**ACTIVITY**
Sort through the entries below and pull out lines containing the word "category".

==== DATASET EXCERPTS ====

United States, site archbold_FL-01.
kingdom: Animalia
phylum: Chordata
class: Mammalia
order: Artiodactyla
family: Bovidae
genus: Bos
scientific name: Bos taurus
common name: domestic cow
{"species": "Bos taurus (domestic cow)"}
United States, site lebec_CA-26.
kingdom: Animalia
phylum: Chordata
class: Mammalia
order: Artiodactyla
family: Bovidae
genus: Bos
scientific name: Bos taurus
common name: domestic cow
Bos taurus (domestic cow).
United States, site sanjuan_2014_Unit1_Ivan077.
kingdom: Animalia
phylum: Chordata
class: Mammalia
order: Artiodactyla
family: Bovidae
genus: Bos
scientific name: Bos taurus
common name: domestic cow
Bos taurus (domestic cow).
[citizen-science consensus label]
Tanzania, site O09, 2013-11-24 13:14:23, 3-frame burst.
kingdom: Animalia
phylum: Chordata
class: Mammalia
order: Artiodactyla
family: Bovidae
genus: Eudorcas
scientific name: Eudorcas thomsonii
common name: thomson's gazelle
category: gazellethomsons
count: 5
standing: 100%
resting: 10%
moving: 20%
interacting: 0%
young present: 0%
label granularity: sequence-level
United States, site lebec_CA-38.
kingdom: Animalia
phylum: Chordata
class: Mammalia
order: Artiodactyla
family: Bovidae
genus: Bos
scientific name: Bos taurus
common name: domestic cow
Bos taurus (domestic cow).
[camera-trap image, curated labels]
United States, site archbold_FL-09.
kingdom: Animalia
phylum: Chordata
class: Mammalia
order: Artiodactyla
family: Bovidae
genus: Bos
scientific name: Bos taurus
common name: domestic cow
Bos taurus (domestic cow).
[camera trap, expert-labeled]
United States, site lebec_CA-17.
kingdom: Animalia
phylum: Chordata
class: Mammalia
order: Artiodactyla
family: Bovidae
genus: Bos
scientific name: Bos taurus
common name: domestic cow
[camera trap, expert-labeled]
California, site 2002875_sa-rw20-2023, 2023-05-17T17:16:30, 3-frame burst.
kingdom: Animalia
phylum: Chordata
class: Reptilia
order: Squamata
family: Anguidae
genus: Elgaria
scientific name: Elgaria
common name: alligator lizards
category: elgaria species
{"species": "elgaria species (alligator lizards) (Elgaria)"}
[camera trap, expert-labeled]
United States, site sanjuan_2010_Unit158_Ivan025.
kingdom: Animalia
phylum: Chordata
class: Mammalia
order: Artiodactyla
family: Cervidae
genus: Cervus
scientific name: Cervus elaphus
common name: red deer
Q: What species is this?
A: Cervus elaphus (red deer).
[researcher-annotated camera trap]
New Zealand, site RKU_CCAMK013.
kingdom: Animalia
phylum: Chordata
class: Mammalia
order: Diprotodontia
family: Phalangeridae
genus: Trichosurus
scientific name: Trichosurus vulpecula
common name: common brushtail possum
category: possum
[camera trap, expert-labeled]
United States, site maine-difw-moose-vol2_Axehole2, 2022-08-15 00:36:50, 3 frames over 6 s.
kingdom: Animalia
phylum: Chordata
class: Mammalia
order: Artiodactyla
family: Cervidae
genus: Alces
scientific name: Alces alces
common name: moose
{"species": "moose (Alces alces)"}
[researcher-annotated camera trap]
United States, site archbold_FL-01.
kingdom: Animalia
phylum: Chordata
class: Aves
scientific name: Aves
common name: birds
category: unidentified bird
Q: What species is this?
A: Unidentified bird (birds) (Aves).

====

**ANSWER TO THIS TASK**
category: gazellethomsons
category: elgaria species
category: possum
category: unidentified bird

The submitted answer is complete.